EFE KAHRAMAN Personal tech blog.

Monad Transformers and Cats MTL

There are various ways to combine effects encoded in monads. One of them is monad transformers which help to stack up different monads into one. However, there’re some drawbacks of monad transformers such as complexity. In this post, I used Cats MTL to reduce this complexity.

Introduction

If you’re not familiar with the monad transformers, you can find a nice article about the concept here. There’s also a very comprehensive Typelevel blog article about Cats MTL.

To create an example, let’s think about a use case. Suppose there is a requirement for querying users from a repository. In addition, the application should return how many times a particular user is queried. First let’s try to find monads corresponding to required effects, and use monad transformers to combine them. For simplicity, assume that it’s not necessary to think about IO interaction at this point. Rather than, this post will focus on how to select the repository and store the query counts. The problem will be stated after finishing the initial implementation.

Versions

Scala 2.13.0
cats-core 2.0.0-M4
cats-mtl-core 0.6.0
kind-projector 1.2.0

Code

To begin, let’s define the User record.

type UserId = Long
final case class User(id: UserId, name: String)

Next is defining types for failure. Since users will be queried from some repository, it’s possible that some users might not be found.

final case class Failure(message: String)

**GIVEN DATA**
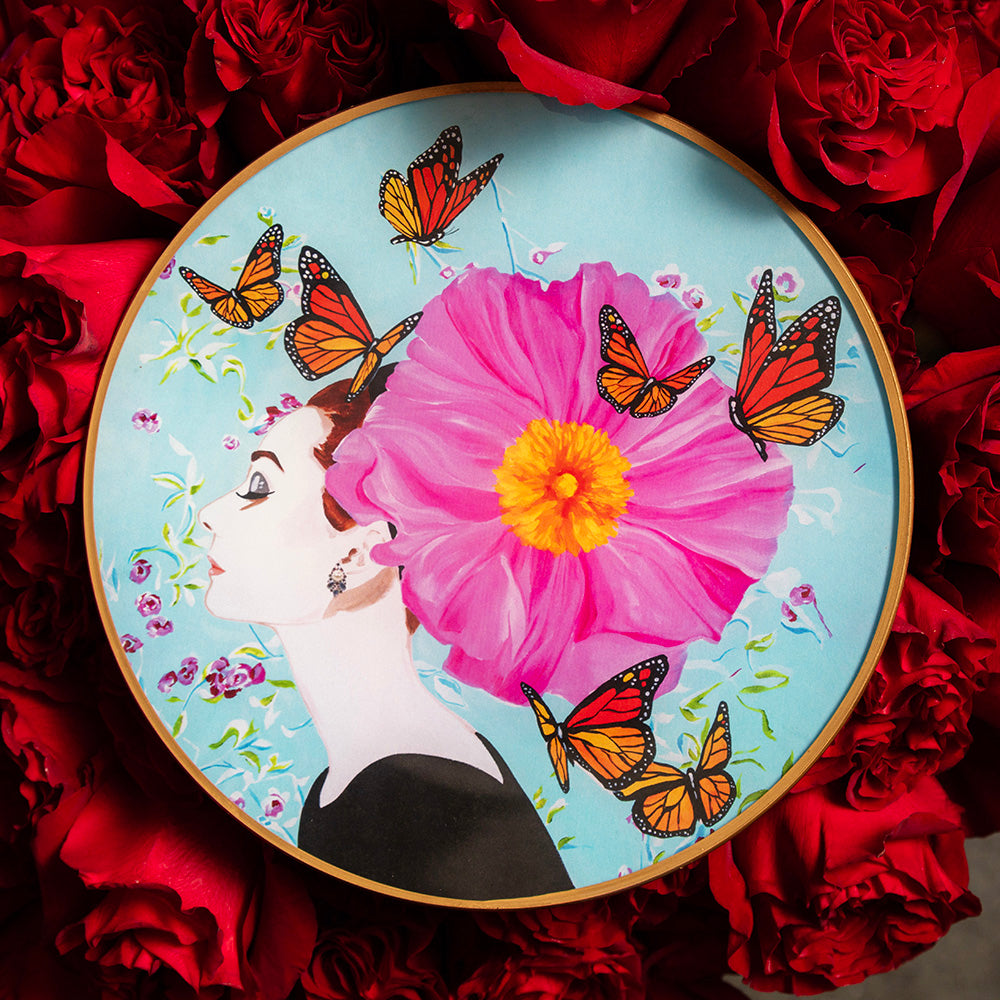 Poppy Daydream Glass Deco Tray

**BRIEF**
Write the next part of the post on monad transformers and Cats MTL, picking up right after its last line.

**ANSWER SPACE**
type EitherFailure[A] = Failure Either A

Using EitherFailure, now we can define an interface for querying.

trait Db {
  def user(id: UserId): EitherFailure[User]
}

It would be good to be able to select the Db instance based on some environment. Reader monad perfectly suits for this job. Reader can be used for fetching a read-only state (such as configuration) as well as dependency injection. And here it’s utilised for the latter practice. Because Either is already in the playground, machinery is needed to combine both effects. What’s required is exactly the ReaderT.

import cats.data.ReaderT
type ReaderTEither[A, B] = ReaderT[EitherFailure, A, B]

Not surprisingly, ReaderT is just an alias for Kleisli in Cats. Moreover, Reader is defined as simply setting Id as the inner type.

// cats.data
type ReaderT[F[_], A, B] = Kleisli[F, A, B]
type Reader[A, B] = ReaderT[Id, A, B]

Now let’s define a Service interface which will read Db instance from some environment and query the user by id.

trait Service {
  def query(id: UserId): ReaderTEither[Db, User] = ReaderT(_.user(id))
}

import cats.implicits._
object Program1 extends Service {
  def result: ReaderTEither[Db, (User, User)] = for {
    user1 <- query(1L)
    user2 <- query(2L)
  } yield (u1, u2)
}

Above, result returns a function (a Kleisli arrow to be precise) which takes Db as parameter and returns pair of User instances wrapped in Either. For given Program1, the paired instances will have id 1 and id 2 respectively.

What happens if there’s no user with id 1? Thanks to combined effect of ReaderTEither, whenever a Failure occurs, for comprehension will short-circuit immediately. To see it’s working, let’s create a dummy Db implementation and run what’s returned by result.

def inMemoryDb = new Db {

  val users = Map[UserId, User](
    1L -> User(1L, "Rick"),
    2L -> User(2L, "Morty"),
    3L -> User(3L, "Summer")
  )

  override def user(id: UserId): EitherFailure[User] =
    users.get(id).map(Right(_)).getOrElse(Left(Failure(s"No user found with id($id)")))
}

val p1 = Program1.result.run(inMemoryDb)
println(p1)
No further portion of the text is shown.